A setback in the development of CAR-T or other promising therapies could rapidly change sentiment. But the factor investors say could most curb enthusiasm is the increasing pressure from health plans and politicians to rein in what critics say are the exorbitant prices of drugs.
Biotech stocks took a hit last month when Express Scripts, the nation’s largest pharmacy benefit manager, said it would not pay for Gilead’s hepatitis C drugs for most patients — only for a competing medication from AbbVie, which provided a bigger discount.
That has set off a sort of price war as Gilead and AbbVie vie for the favor of other payers. Express Scripts next hopes to force such a face-off between two powerful new drugs for lowering cholesterol, which are expected to reach the market this year.
The last time the biotech industry was so flush was around 2000, when companies promised, and investors believed, that genomics, particularly knowing the human DNA sequence, would revolutionize drug discovery.

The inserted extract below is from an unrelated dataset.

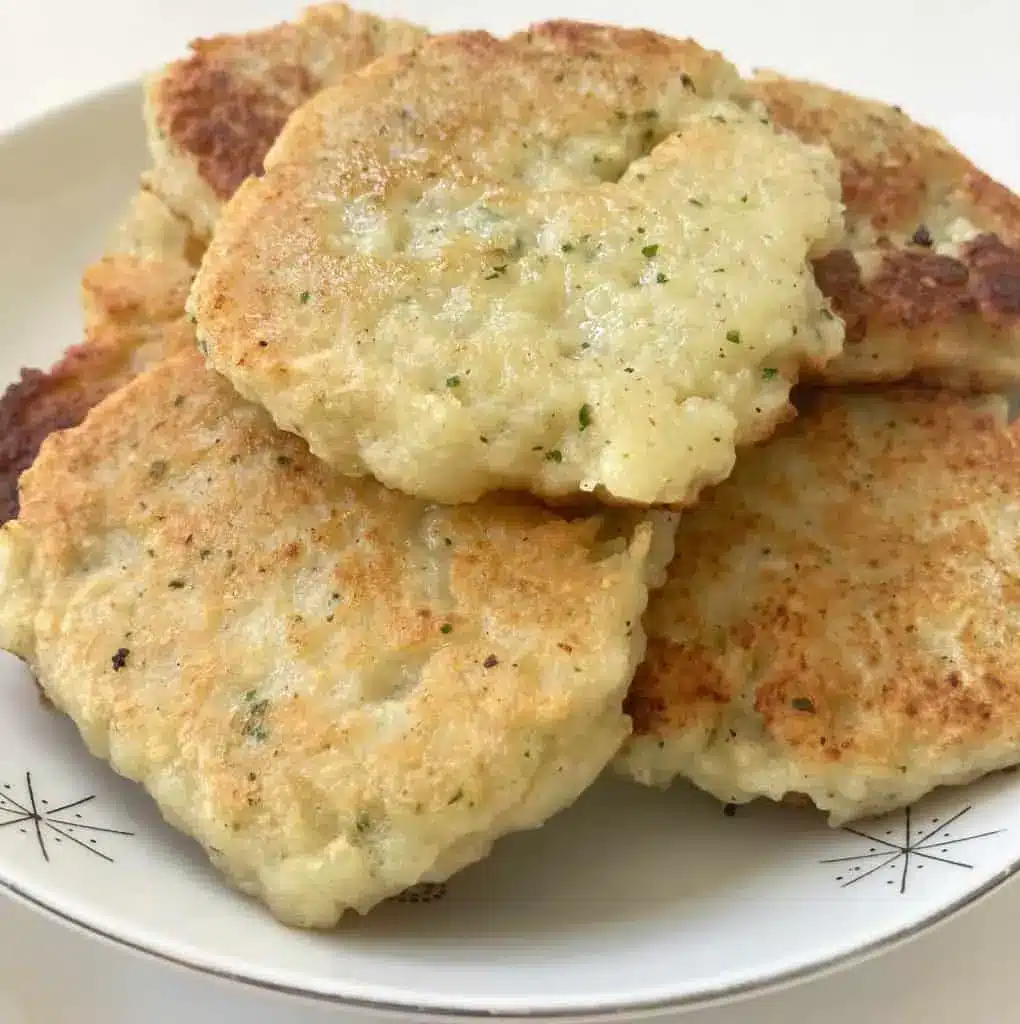 A stack of golden brown Amish potato pancakes served with a side of applesauce and sour cream.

“We looked back at the slides we used in the I.P.O. — they are embarrassing,” said George A. Scangos, who ran Exelixis, a company that went public in 2000 based on the promise of its genomics technology.
Stock prices eventually collapsed when genomics did not yield the promised bonanza. Some life science venture capitalists had such low returns that they effectively had to close up shop a few years ago. Exelixis laid off 70 percent of its staff last year after its best hope, a drug for prostate cancer, failed in a clinical trial.

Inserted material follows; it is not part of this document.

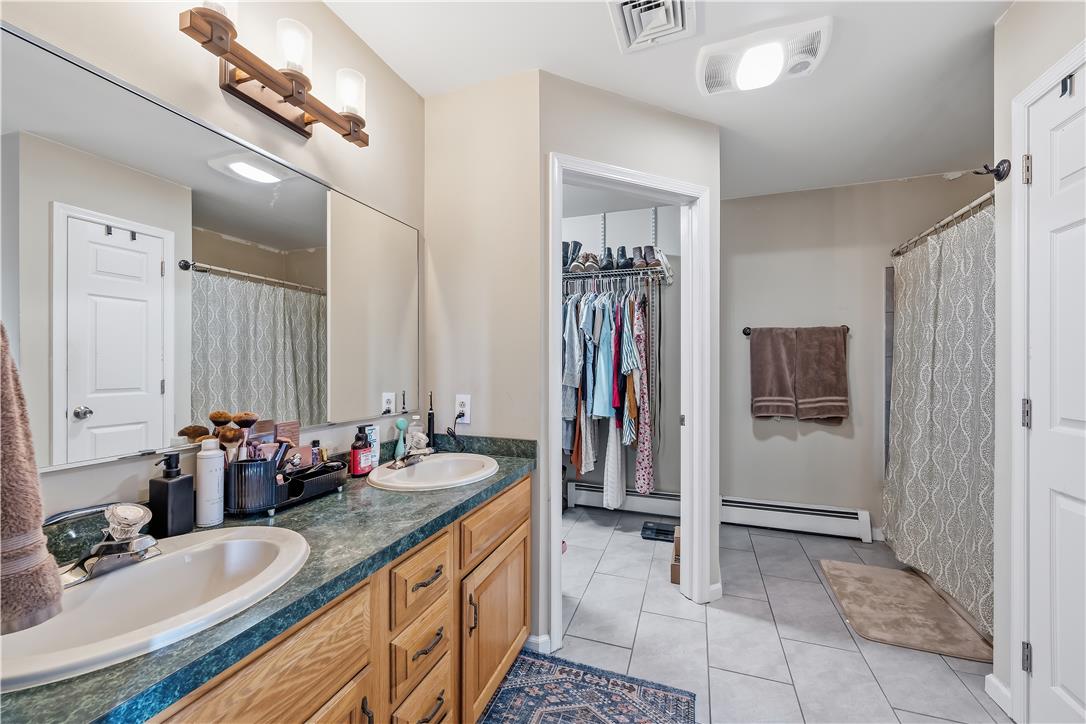 9868 Stagecoach Road Kempton, PA 19529 - Photo 10 of 17 A well-appointed bathroom with a double vanity and ample mirror space, complemented by neutral tones.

Mr. Scangos had moved on by then to run Biogen Idec, one of the industry’s most successful companies. This time, he said, is different, in that “a lot of the enthusiasm is based on substance” from clinical trials of drugs.
Some of the industry’s seemingly sudden successes stem from years of research behind the scenes. One example is gene therapy, which involves replacing defective genes in the body with healthy ones. Early trials were unsuccessful, and the field was dealt a severe setback in 1999, when a teenager died in a gene therapy test being conducted by a leading researcher, Dr. James M. Wilson of the University of Pennsylvania.

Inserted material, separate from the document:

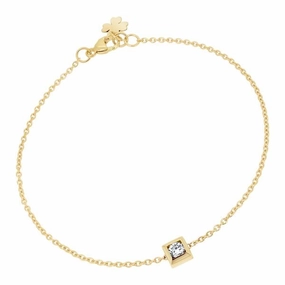 Bracelet en or jaune serti d'un diamant.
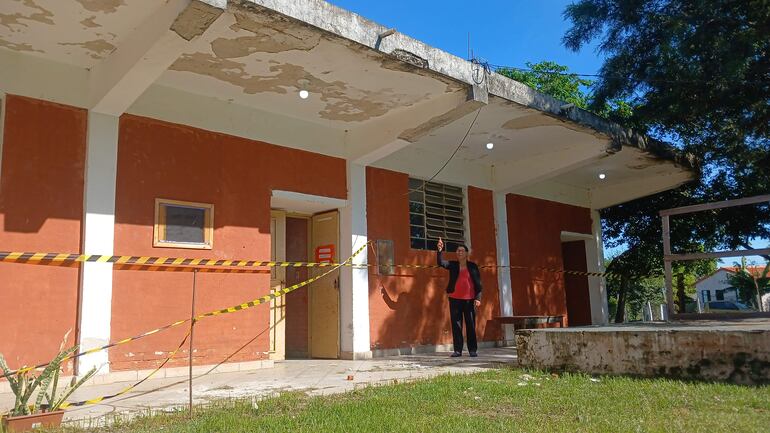 Persona con abrigo negro y camiseta roja señala la entrada de la escuela clausurada, rodeada de cintas de seguridad.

But techniques have improved, and there have been successes in various trials. So gene therapy has gone from pariah to rock star.
The stock price of Bluebird Bio, whose experimental gene therapy for beta thalassemia appears to have freed a few patients from the need for blood transfusions, quadrupled in 2014. At least four gene therapy companies went public last year. Even Dr. Wilson was in San Francisco last week, talking to investors about a new gene therapy company he helped start,RegenXBio.
“I would never have predicted what’s happened in the last 18 months,” Dr. Wilson said. Still, he said, investors and companies were underestimating the challenges.
“We’re in a bubble, and gene therapy is at the center of it,” he said. “One learns humility. That’s what I learned.”